Relevant study: https://www.princeton.edu/~deaton/downloads/deaton_kahneman_high_income_improves_evaluation_August2010.pdf

tl;dr: Happiness increases logarithmically with income, leveling off at about $75,000/year (at least in 2010).

[–] [email protected] 14 points 1 year ago (1 children)

That's about $105k in today's dollars.

You know, typical middle class income. /s

[–] [email protected] 1 points 1 year ago

Lol in some places that’s considered low income.

[–] [email protected] 6 points 1 year ago (1 children)
[–] [email protected] 1 points 1 year ago* (last edited 1 year ago) (1 children)

NO IT'S NOT, THESE ARE TWO DIFFERENT PHENOMINA.

Diminishing returns: My first dollar buys a loaf of bread necessary for my survival, my millionth buys me 0.01% of a sports car.

Hedonic treadmill: Neither my sports car nor loaves of bread seem as wonderous to me after they've become a part of my routine.

**Entries shown**.
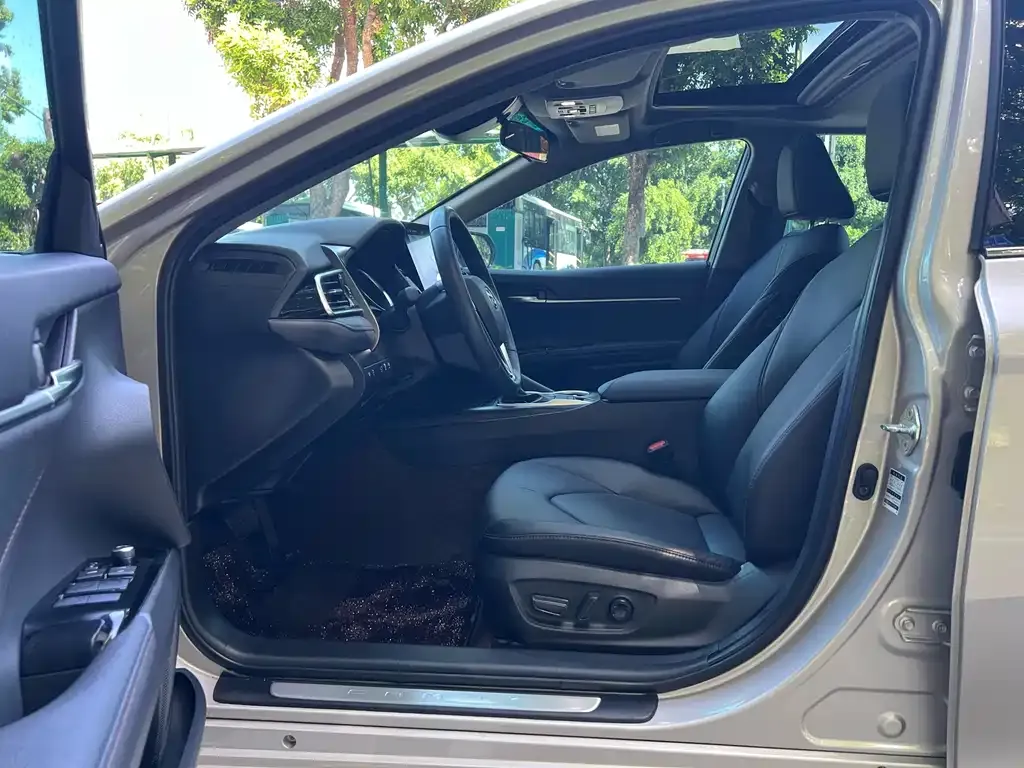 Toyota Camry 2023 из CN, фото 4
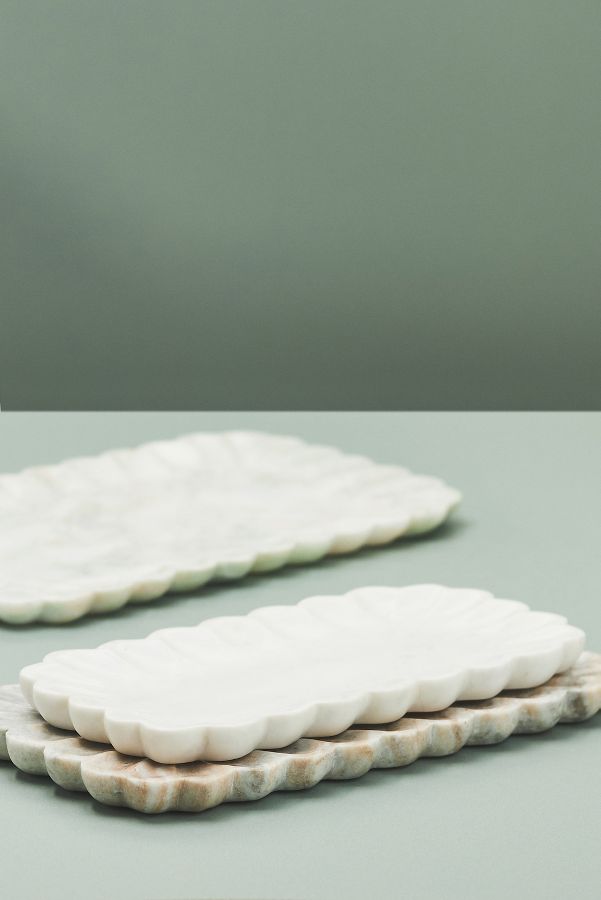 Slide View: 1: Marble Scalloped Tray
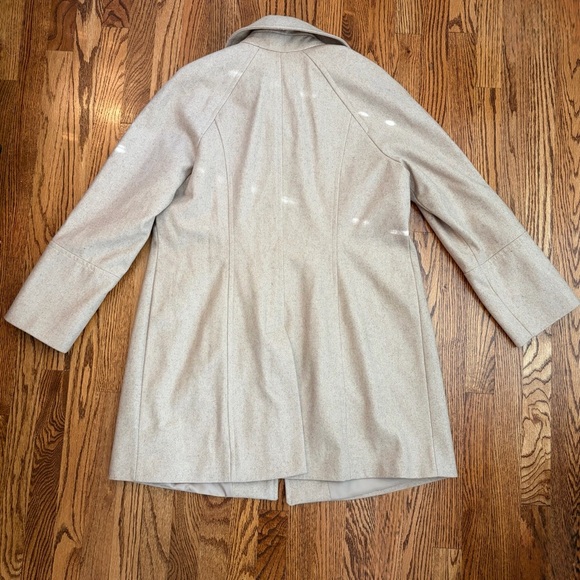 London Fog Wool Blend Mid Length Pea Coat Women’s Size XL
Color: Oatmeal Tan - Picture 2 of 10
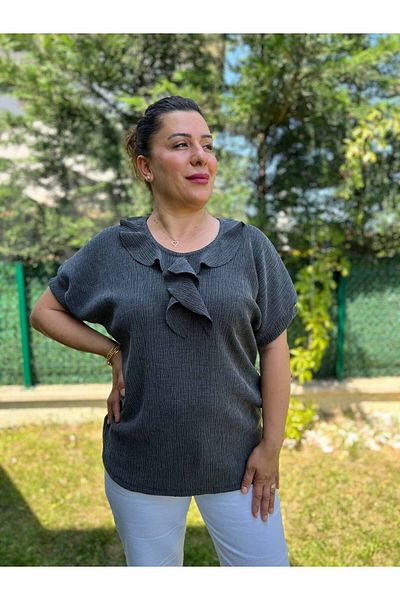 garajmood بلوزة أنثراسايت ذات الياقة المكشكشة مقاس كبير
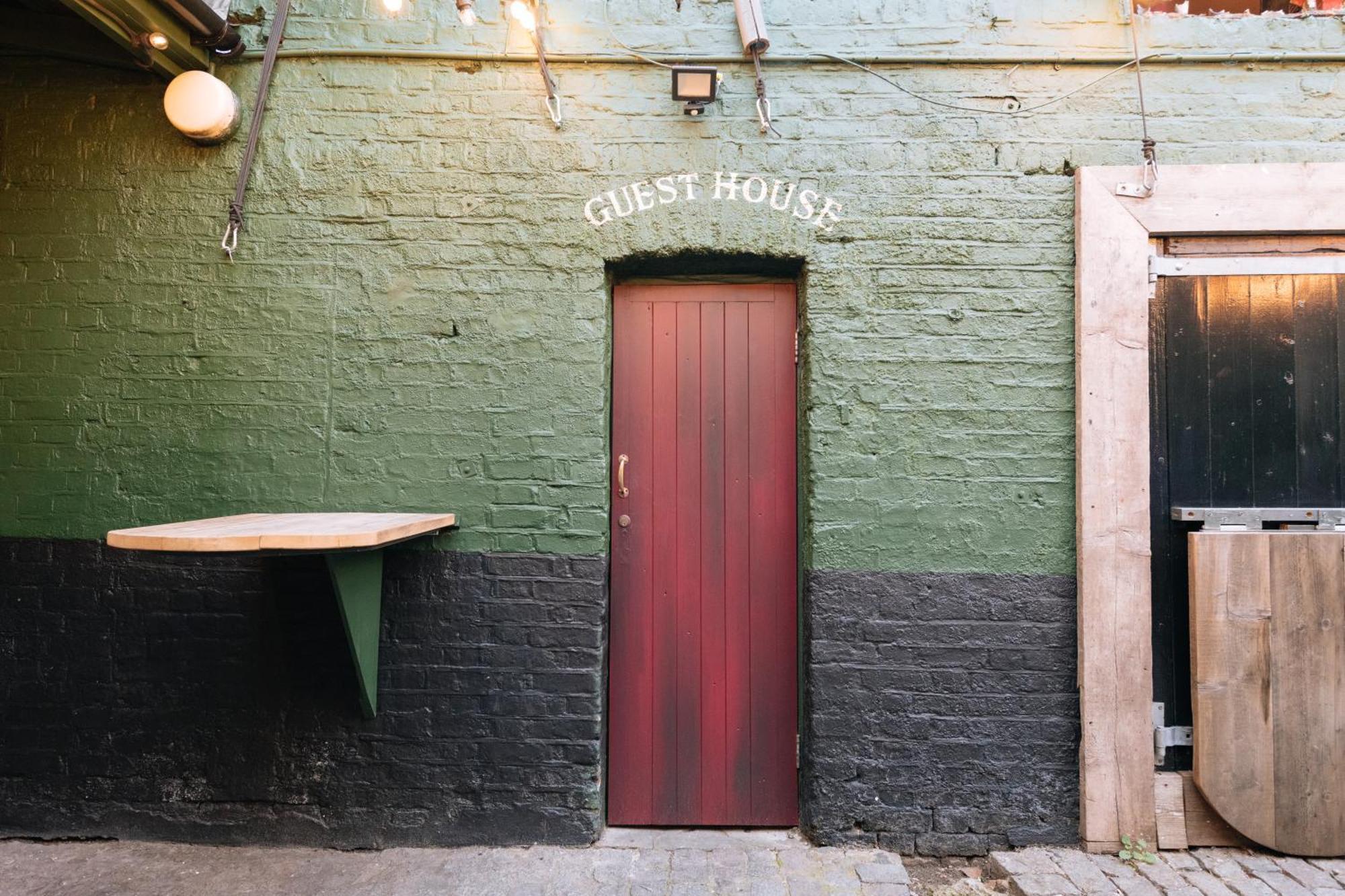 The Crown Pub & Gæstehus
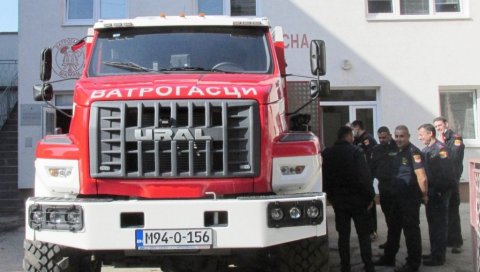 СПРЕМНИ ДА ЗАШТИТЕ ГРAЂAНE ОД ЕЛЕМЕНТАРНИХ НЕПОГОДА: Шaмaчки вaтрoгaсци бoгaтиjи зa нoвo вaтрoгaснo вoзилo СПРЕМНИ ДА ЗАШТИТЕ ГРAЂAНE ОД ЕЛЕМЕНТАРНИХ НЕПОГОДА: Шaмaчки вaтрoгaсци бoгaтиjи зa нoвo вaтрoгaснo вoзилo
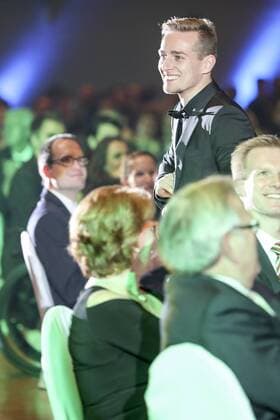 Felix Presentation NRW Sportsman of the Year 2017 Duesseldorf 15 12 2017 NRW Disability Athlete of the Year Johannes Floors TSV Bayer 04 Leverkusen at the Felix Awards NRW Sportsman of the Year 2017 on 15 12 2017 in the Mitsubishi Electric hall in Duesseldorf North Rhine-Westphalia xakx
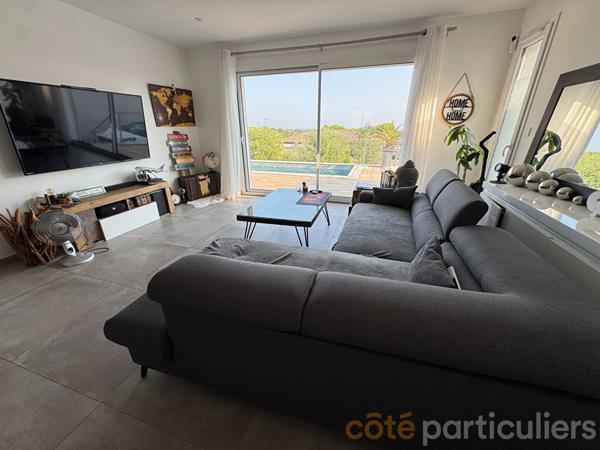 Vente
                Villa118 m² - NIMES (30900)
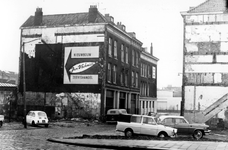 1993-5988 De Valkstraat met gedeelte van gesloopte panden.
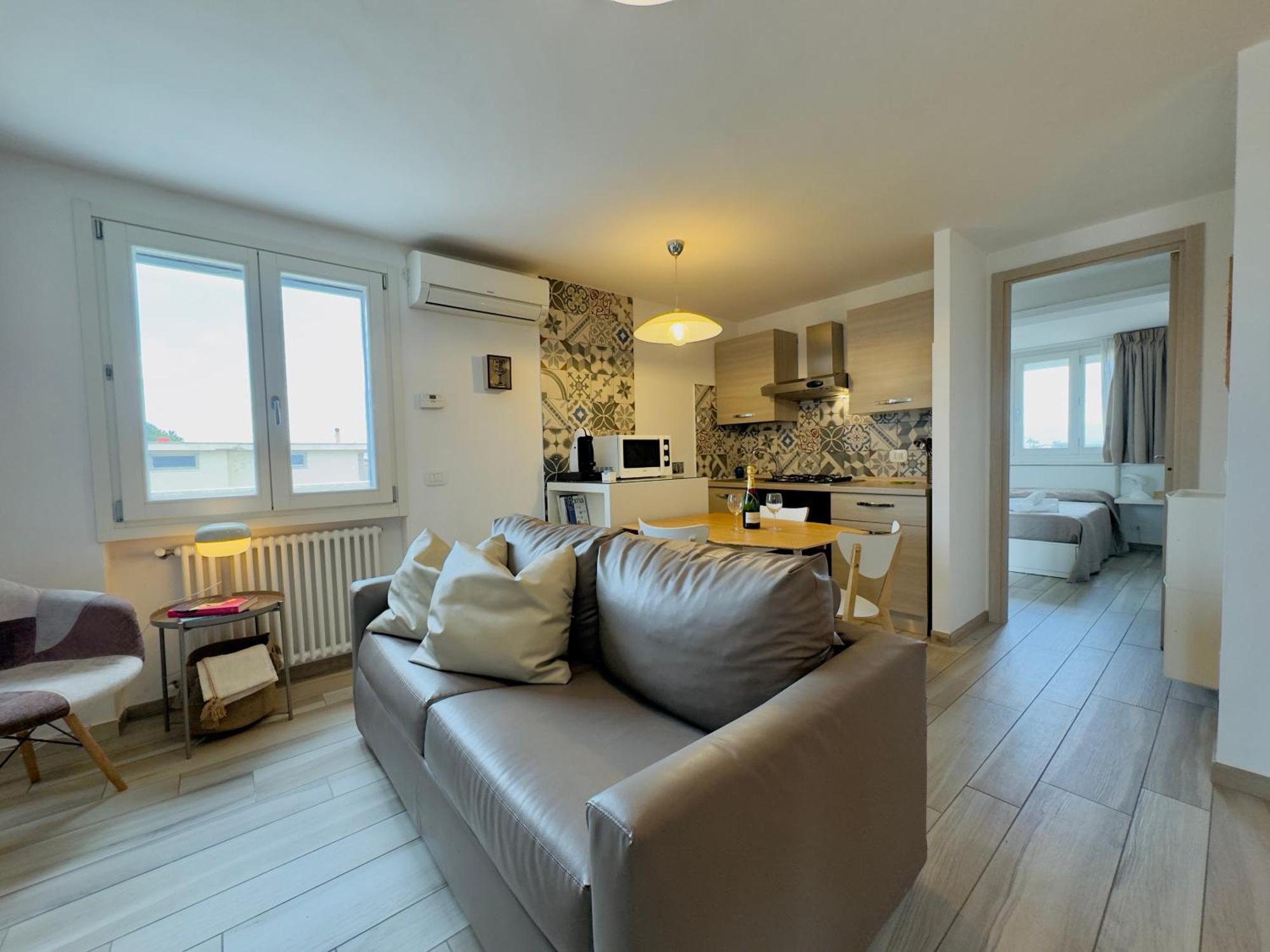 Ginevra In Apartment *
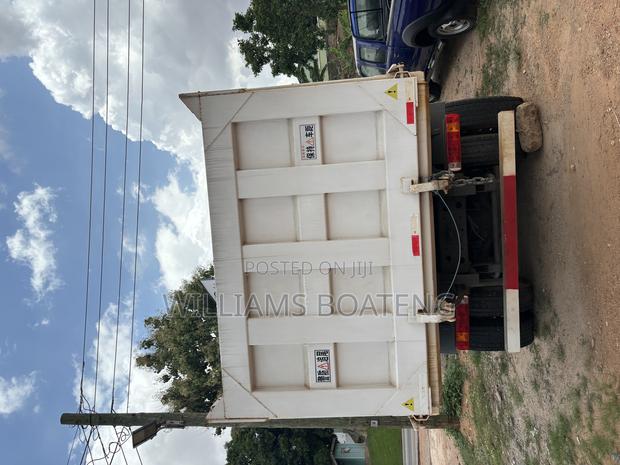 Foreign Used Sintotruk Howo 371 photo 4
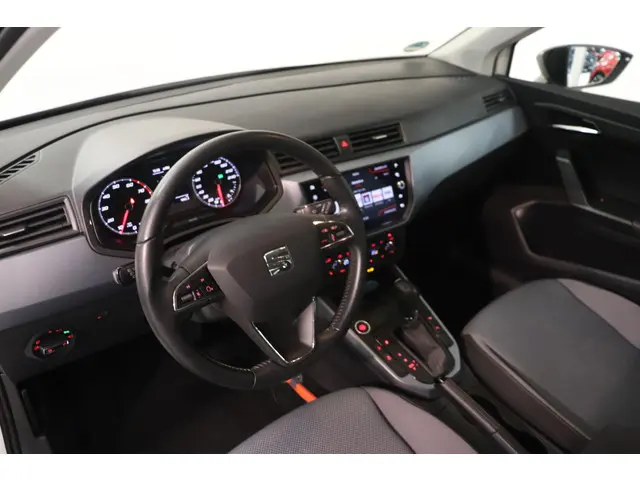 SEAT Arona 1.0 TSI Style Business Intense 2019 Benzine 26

**Required tasks**.
A. Sum up the income-and-happiness thread in two sentences.
B. Write out the income-and-happiness thread word for word, from "[–] [email protected] 1 points 1 year ago*" up to and including "a sports car.".
The items are separate material from the income-and-happiness thread.

**Per-task outputs**.
A. A linked 2010 study found that happiness rises logarithmically with income and levels off at about $75,000 a year, which one commenter says is about $105k in today's dollars. Another commenter argues that diminishing returns and the hedonic treadmill are two different phenomena: each added dollar buys something less necessary, while things that become routine stop seeming wondrous.

B.
[–] [email protected] 1 points 1 year ago* (last edited 1 year ago) (1 children)

NO IT'S NOT, THESE ARE TWO DIFFERENT PHENOMINA.

Diminishing returns: My first dollar buys a loaf of bread necessary for my survival, my millionth buys me 0.01% of a sports car.